Голос Егоровны был сухой и суровый. Зять всегда находчивый и словоохотливый растерялся. К такому предложению он не был готов. Он любил свою жену и, хотя с горем вечно обниматься не хотелось, привести новую женщину в дом, где все напоминает подругу юности, было слишком. Шумно проглотив слюну, мужчина промолчал. Сославшись на отсутствие аппетита, спешно ушел.

Дни сменяли друг друга, все, казалось, шло по-прежнему, только зять стал каким-то молчаливым и потому чужим. Егоровна предполагала другой исход разговора с зятем, а оно вон как обернулось. Отчуждаться стал. Не принял предложение. Видно, есть у него уже женщина, и не соглашается она идти в дом бывшей жены. Оно и понятно. Не упрекнешь ее за это. Кому охота делить мужа с его воспоминаниями о прежней любви. Ведь здесь все напоминает о ней. Кому, как не Егоровне, понять это. Ведь ей самой, что нож к горлу – представить другую женщину на месте своей дочери. Но невыразимой болью своего сердца она готова была ежедневно жертвовать ради детей, ради того, чтобы не лишить их родного дома, где даже стены помнят, как они были счастливы со своей мамой.

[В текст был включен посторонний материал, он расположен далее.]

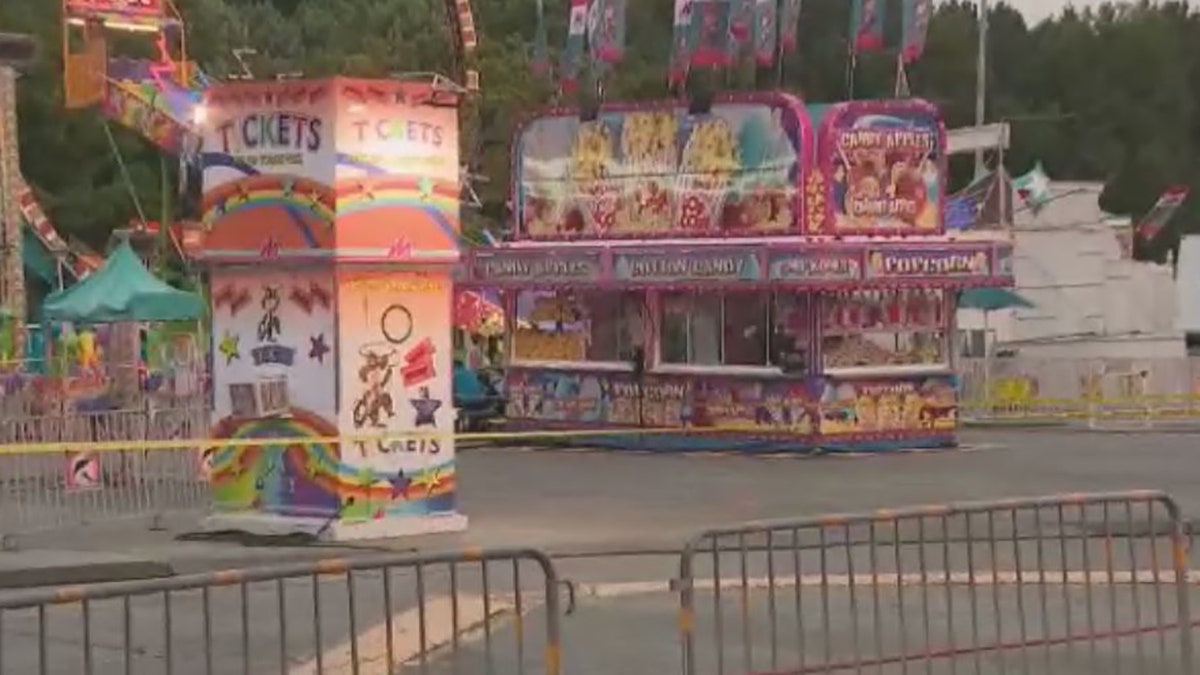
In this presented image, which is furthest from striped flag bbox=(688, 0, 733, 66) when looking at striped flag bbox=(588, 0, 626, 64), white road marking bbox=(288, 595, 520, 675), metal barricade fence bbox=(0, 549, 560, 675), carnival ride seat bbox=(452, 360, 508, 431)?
white road marking bbox=(288, 595, 520, 675)

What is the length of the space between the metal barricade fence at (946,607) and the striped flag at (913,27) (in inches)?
809

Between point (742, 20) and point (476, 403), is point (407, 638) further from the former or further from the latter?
point (476, 403)

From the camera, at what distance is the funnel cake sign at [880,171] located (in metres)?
28.4

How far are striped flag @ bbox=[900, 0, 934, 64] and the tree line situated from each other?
19.7 m

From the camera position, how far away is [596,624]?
12.7m

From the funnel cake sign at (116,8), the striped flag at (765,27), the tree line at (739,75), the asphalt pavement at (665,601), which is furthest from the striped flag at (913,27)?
the tree line at (739,75)

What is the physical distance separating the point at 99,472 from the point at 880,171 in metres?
13.0

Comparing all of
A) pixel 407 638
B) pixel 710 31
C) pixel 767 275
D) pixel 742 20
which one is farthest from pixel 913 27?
pixel 407 638

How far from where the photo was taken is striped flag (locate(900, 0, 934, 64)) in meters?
31.2

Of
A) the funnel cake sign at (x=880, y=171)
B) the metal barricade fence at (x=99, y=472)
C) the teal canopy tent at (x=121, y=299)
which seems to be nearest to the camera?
the metal barricade fence at (x=99, y=472)

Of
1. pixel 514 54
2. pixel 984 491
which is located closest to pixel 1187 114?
pixel 514 54

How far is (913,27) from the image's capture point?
31.3 meters

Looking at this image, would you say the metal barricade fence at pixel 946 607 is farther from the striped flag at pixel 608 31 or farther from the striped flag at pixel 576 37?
the striped flag at pixel 576 37

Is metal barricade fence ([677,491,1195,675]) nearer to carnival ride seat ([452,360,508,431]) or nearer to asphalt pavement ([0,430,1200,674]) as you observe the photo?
asphalt pavement ([0,430,1200,674])
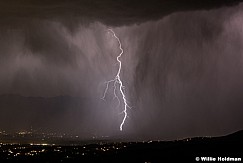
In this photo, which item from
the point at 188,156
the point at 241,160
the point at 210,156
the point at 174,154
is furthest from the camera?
the point at 174,154

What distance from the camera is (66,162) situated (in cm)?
9994

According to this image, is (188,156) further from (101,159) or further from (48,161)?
(48,161)

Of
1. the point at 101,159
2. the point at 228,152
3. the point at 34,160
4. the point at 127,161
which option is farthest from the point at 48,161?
the point at 228,152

Прежнего не вернешь. Но завтра можно опоздать, потому что опередят события, развернутые другими. Завтра все может сложиться так, что изменить что-либо уже будет трудно, или вовсе невозможно. Только сегодня, сейчас еще есть крохотная надежда сделать шаг навстречу счастью. И Егоровна не должна упустить такую возможность. Вечером, уложив детей спать, она пошла к зятю, который сидел в зале у телевизора. Он приветствовал ее и пригласил присесть рядом с собой.